Summer shows of artworks by Janet Cardiff, Adrián Villar Rojas and Patti Smith will celebrate ongoing post-Superstorm Sandy recovery on New York’s Rockaway peninsula, in the borough of Queens.
MoMA PS1 director Klaus Biesenbach and Smith, both of whom have homes in the area, have organized Rockaway!, a public arts festival consisting of several exhibitions that will mark the reopening of Fort Tilden, a historic Army battalion and its surrounding beachfront park that suffered severe erosion during the 2012 storm. In collaboration with the Rockaway Artists Alliance (RAA) and the Jamaica Bay-Rockaway Parks Conservatory (JBRPC), the event (June 29-Sept. 1) will feature work by both international and local artists.
The festival will be hosted in the public gallery at Fort Tilden, which has been run for 19 years by the RAA. Smith plans to exhibit three works, including The Resilience of the Dreamer, a site-specific installation that will place a gilded four-post bed within an abandoned park building. She’ll also show photography depicting personal objects of great importance to their owners—poet Robert Graves’s hat and artist Frida Kahlo’s corset, among others.
A series of sculptures by the Argentinean artist Rojas will address the ecological rebuilding of the area. The fort’s chapel will host Cardiff’s sound installation The Forty Part Motet, which adapts a 16th-century vocal piece, giving a microphone to each voice of a 40-member choir.
A short distance down the beach, in a recently restored surf culture staple, will be a group show of Rockaway artists in collaboration with the Honolulu Biennial (whose first outing will be in 2016).
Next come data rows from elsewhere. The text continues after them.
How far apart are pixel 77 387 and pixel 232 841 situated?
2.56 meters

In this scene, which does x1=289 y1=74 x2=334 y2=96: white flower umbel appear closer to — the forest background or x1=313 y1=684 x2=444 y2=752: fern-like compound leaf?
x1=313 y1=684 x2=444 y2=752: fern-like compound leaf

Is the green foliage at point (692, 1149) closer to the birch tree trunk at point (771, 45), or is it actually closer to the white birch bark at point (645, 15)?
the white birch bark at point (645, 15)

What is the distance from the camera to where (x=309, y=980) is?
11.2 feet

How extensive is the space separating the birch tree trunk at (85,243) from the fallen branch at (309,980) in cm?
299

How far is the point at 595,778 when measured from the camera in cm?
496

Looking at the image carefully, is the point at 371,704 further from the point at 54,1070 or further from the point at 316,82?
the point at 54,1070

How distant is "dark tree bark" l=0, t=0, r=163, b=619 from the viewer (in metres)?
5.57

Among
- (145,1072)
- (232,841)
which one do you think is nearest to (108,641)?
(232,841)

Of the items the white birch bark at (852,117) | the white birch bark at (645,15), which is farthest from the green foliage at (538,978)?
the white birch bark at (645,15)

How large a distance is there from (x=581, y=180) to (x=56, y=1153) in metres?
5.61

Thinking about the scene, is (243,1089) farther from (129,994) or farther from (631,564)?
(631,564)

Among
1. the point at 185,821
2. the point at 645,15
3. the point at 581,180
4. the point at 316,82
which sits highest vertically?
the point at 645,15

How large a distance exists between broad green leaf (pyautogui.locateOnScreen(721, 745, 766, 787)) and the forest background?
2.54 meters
The Rockaway Beach Surf Club served as one of the largest relief centers for area residents during the storm and its aftermath. The exhibition will highlight the rebuilding efforts of Rockaway surfers and artists.
This summer exhibition series is the second project undertaken by MoMA PS1 in the Rockaways. In March of last year, the museum coordinated the construction of the temporary VW Dome cultural center. Through June of 2013, the structure acted as a space for contemporary art performances and as a platform for neighborhood voices.